Gerelateerde personen:- Eerste ondertekenaar: C. Helder, minister voor Langdurige Zorg en Sport
Onderdeel van kamerstukdossier 24170 -287 Gehandicaptenbeleid.
Onderdeel van zaak 2023Z12980:
- Indiener: C. Helder, minister voor Langdurige Zorg en Sport
- Voortouwcommissie: vaste commissie voor Volksgezondheid, Welzijn en Sport
- 2023-09-05 15:20: Regeling van werkzaamheden (Regeling van werkzaamheden), TK
- 2023-09-06 09:30: Extra procedurevergadering commissie VWS (groslijst controversieel verklaren) (Procedurevergadering), vaste commissie voor Volksgezondheid, Welzijn en Sport
- 2023-09-13 17:15: Procedurevergadering VWS (Procedurevergadering), vaste commissie voor Volksgezondheid, Welzijn en Sport
- 2023-10-05 18:00: Gehandicaptenbeleid (Commissiedebat), vaste commissie voor Volksgezondheid, Welzijn en Sport
- 2023-10-10 15:50: Regeling van werkzaamheden (Regeling van werkzaamheden), TK
Preview document (🔗 origineel)
Tweede Kamer der Staten-Generaal | 2 |
Vergaderjaar 2022-2023 |
24 170 Gehandicaptenbeleid
Nr. 287 BRIEF VAN DE MINISTER VOOR LANGDURIGE ZORG EN SPORT
Aan de Voorzitter van de Tweede Kamer der Staten-Generaal
Den Haag, 5 juli 2023
Het afgelopen voorjaar heb ik samen met vele partners gewerkt aan de totstandkoming van een meerjarige nationale strategie voor het VN-verdrag inzake de rechten van personen met een handicap (hierna: VN-verdrag handicap). Hiermee geef ik invulling aan de motie van het lid Werner c.s.1 Het doel is om met deze strategie een nieuwe stip aan de horizon te zetten voor de verdere implementatie van het VN-verdrag.
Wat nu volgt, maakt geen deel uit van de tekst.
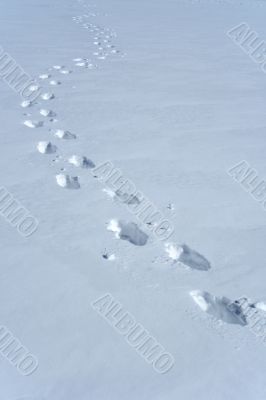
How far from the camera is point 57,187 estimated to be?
88.6 inches

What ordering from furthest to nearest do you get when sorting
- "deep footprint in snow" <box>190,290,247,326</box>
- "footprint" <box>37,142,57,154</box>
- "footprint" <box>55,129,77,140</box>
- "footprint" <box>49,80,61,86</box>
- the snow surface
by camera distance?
"footprint" <box>49,80,61,86</box> < "footprint" <box>55,129,77,140</box> < "footprint" <box>37,142,57,154</box> < "deep footprint in snow" <box>190,290,247,326</box> < the snow surface

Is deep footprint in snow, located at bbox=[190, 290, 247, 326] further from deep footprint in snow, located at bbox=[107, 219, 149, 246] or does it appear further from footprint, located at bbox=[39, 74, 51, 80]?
footprint, located at bbox=[39, 74, 51, 80]

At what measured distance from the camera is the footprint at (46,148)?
101 inches

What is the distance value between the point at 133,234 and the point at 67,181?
0.52m

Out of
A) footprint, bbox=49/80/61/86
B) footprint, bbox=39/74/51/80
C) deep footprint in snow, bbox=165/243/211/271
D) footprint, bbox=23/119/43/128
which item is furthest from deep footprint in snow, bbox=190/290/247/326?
footprint, bbox=39/74/51/80

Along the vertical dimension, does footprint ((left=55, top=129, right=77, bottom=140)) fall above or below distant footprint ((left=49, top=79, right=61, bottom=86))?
below

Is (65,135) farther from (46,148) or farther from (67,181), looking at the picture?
(67,181)

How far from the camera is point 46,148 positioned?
258 cm

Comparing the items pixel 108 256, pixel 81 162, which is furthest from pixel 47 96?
pixel 108 256

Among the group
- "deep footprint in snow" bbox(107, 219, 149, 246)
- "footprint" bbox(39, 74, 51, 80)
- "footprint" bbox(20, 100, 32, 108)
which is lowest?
"deep footprint in snow" bbox(107, 219, 149, 246)

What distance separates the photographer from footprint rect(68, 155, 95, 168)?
96.7 inches

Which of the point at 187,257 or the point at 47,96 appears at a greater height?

Vorm gegeven vanuit de inspanningen in de aanpak Onbeperkt Meedoen 2022 – 2025 die nu lopende is.2
Hoofdpunten van deze brief
In deze brief geef ik:
• Een inkijk in het proces dat tot nu toe heeft plaats gevonden om tot een eerste versie van de nationale strategie te komen. En een doorkijk naar het proces dat nog zal volgen om de strategie verder door te ontwikkelen met alle betrokken partners én te vertalen in een werkagenda.
• Een terugblik op een aantal recente activiteiten die hebben plaats gevonden en ook toonaangevend zijn voor de nationale strategie. Zoals de start van de eerste inclusiepacten, start van de ratificatie van het facultatief protocol bij het VN-verdrag handicap en de verdere stappen bij de invoering van de Toegankelijkheidsrichtlijn.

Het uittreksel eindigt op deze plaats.